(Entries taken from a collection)

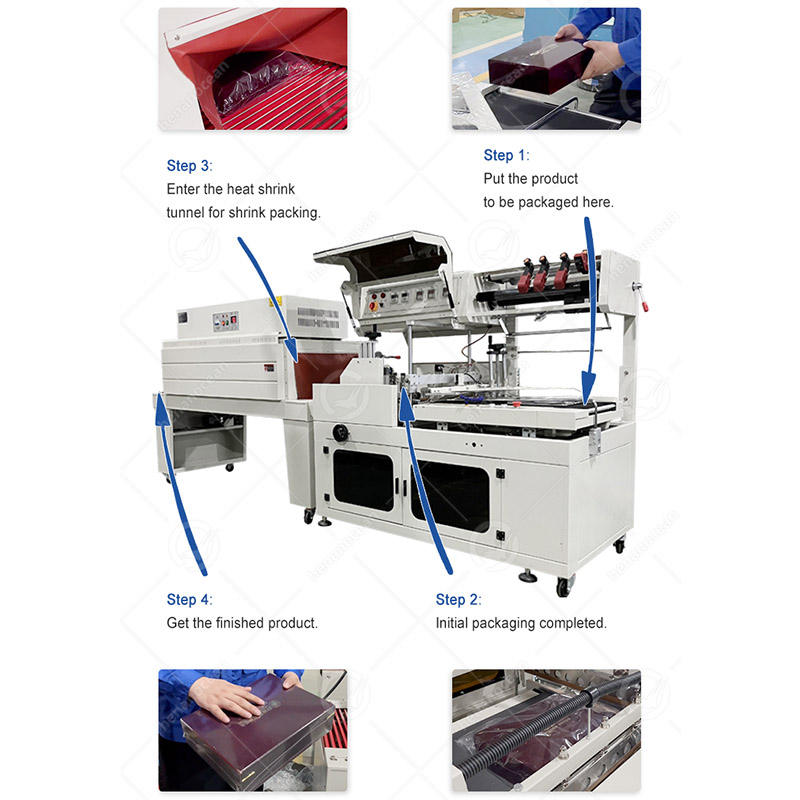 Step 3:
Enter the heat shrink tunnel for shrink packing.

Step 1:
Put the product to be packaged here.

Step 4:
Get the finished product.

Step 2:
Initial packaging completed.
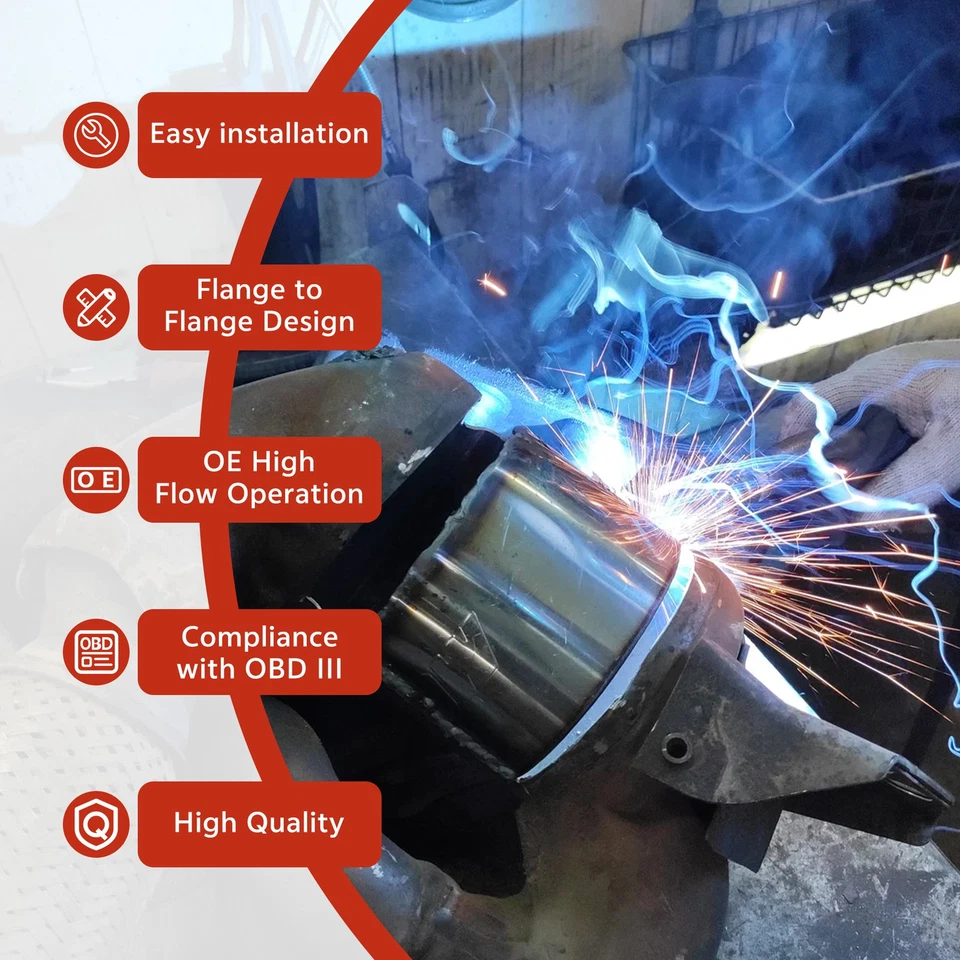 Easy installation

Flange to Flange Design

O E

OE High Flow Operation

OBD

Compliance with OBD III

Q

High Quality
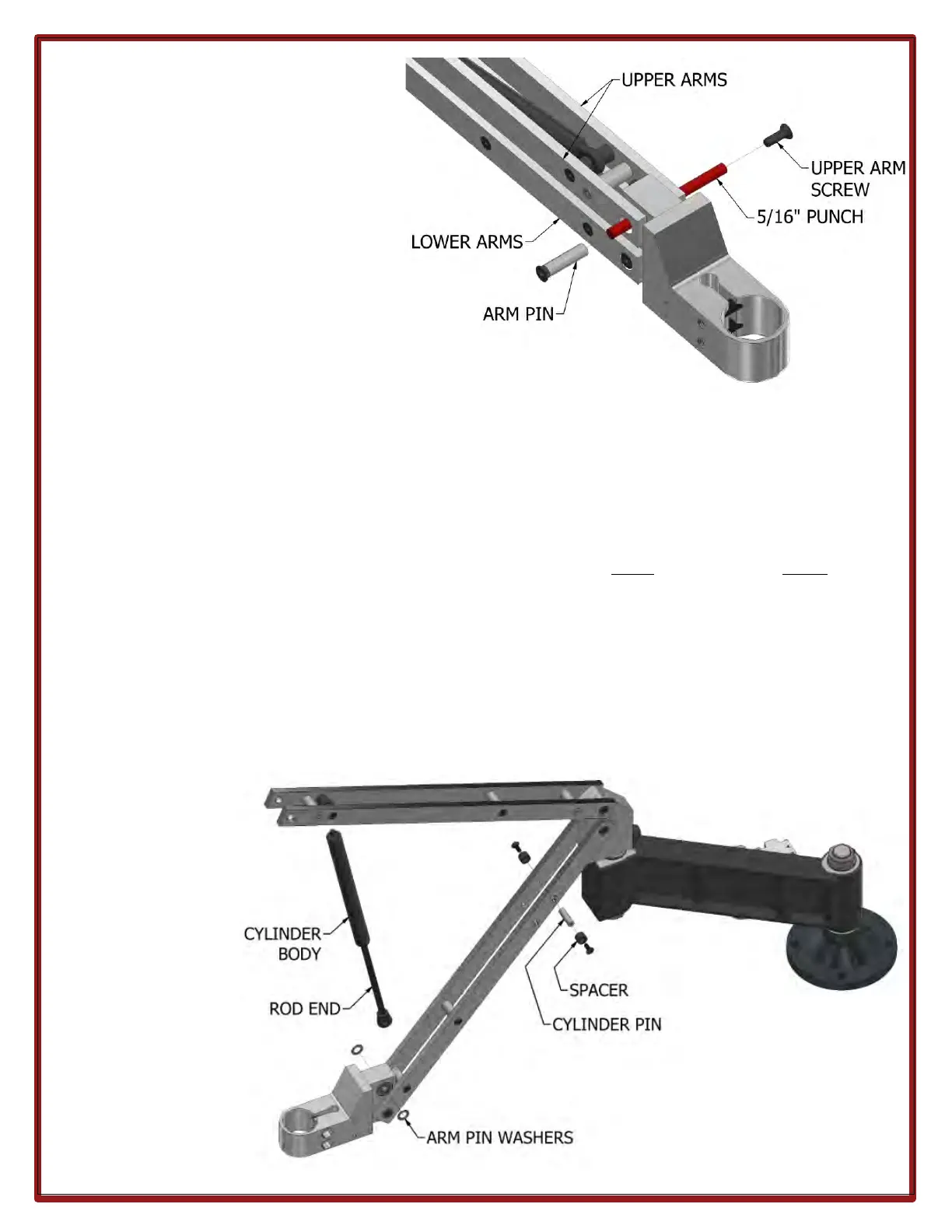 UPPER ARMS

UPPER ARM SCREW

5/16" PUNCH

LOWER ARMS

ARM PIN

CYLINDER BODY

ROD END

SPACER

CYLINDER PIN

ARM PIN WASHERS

◆ **Problem to work on**
With pictures left out, transcribe each line from the one containing "OE High Flow Operation" through the end of the data, both ends included.

◆ **Answer to this task**
OE High Flow Operation

OBD

Compliance with OBD III

Q

High Quality
 UPPER ARMS

UPPER ARM SCREW

5/16" PUNCH

LOWER ARMS

ARM PIN

CYLINDER BODY

ROD END

SPACER

CYLINDER PIN

ARM PIN WASHERS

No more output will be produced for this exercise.